Die Geburt unserer Spezies, Homo Sapiens Sapiens, hängt an den archäologischen Funden von Werkzeugen. Soll heißen: Seit Beginn unseres Daseins definieren wir uns über unsere Tools. Und diese Tools waren hybrid.
Als 2015 die bisher ältesten Steinwerkzeuge in Lomekwi, Kenia, gefunden wurden, brachte das auch unser Selbstbild ins Wanken. Der Grund: Bisher hatte man gedacht, dass nur die Gattung Homo Werkzeuge benutzte. Nur war der Fund 700.000 Jahre älter als die ältesten bisher bekannten Werkzeuge, was darauf hindeutet, dass unsere Vorfahren bereits mehrere Hunderttausend Jahre vor dem Auftauchen des Menschen Werkzeuge herstellten. Und das würde wiederum bedeuten, dass bereits Australopithecinen wie die berühmte „Lucy” ebenfalls Steinwerkzeuge hergestellt haben könnten.

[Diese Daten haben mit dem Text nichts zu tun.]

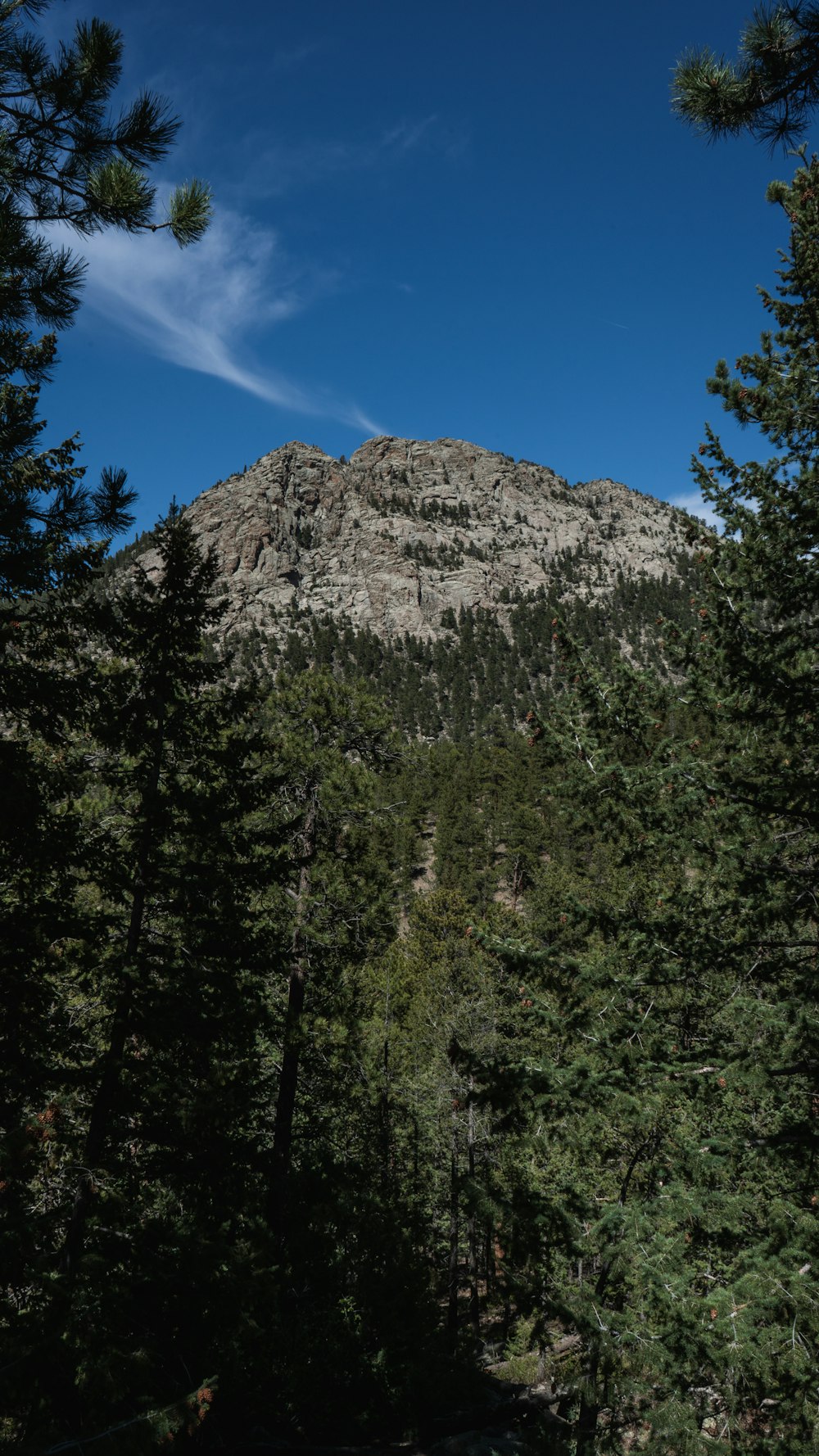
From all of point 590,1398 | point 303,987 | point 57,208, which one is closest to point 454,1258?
point 303,987

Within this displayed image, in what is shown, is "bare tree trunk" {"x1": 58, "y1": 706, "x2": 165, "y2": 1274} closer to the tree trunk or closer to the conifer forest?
the conifer forest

Die Werkzeuge – im Grunde einfache Steinmesser – wurden hergestellt, indem rundliche Felsen, sogenannte Hammersteine, gegen kantigere Felsen, sogenannte Kerne, geschlagen wurden, um scharfe Splitter abzuschlagen. „Es scheint klar zu sein, dass die Erfindung von Steinwerkzeugen für unsere Evolution von entscheidender Bedeutung war, da sie den Speiseplan der frühen Mitglieder der menschlichen Abstammungslinie erweiterte und sie mit genügend Kalorien versorgte, um größere Gehirne zu ernähren, in größeren sozialen Gruppen zu leben und eine Sprache zu entwickeln – Dinge, die den Menschen von den Affen unterscheiden. Aber die Innovation scheint nicht auf einmal oder gar bei einer einzigen Art stattgefunden zu haben“, schrieb der New Yorker zu Lomekwi.
Wie klug muss ein Affe sein, bevor er zum Menschen wird?
Auch andere Tiere können Werkzeuge benutzen: Raben, Oktopusse, Affen. Vielleicht sind es aber genau diese hybriden Tools, die uns von ihnen unterscheiden. Denn ‚hybrid‘, das bedeutet, „aus Verschiedenartigem zusammengesetzt“. Es gibt sonst kein anderes Wesen, das aus zwei Dingen eines macht, um daraus ein Werkzeug herzustellen, außer uns. Also beispielsweise einen Pfeil aus Holz und Stein, einen Pflug aus Holz und Metall oder ein Taschenmesser, das zugleich Schere und Korkenzieher ist. Diese gedankliche Agilität, nicht nur ein Tool zu nutzen, um eine konkrete aktuelle Problematik zu lösen, sondern das Werkzeug auch für künftige, ähnliche oder anders geartete Situationen aufzuheben und hybrid einzusetzen, das können nur Menschen.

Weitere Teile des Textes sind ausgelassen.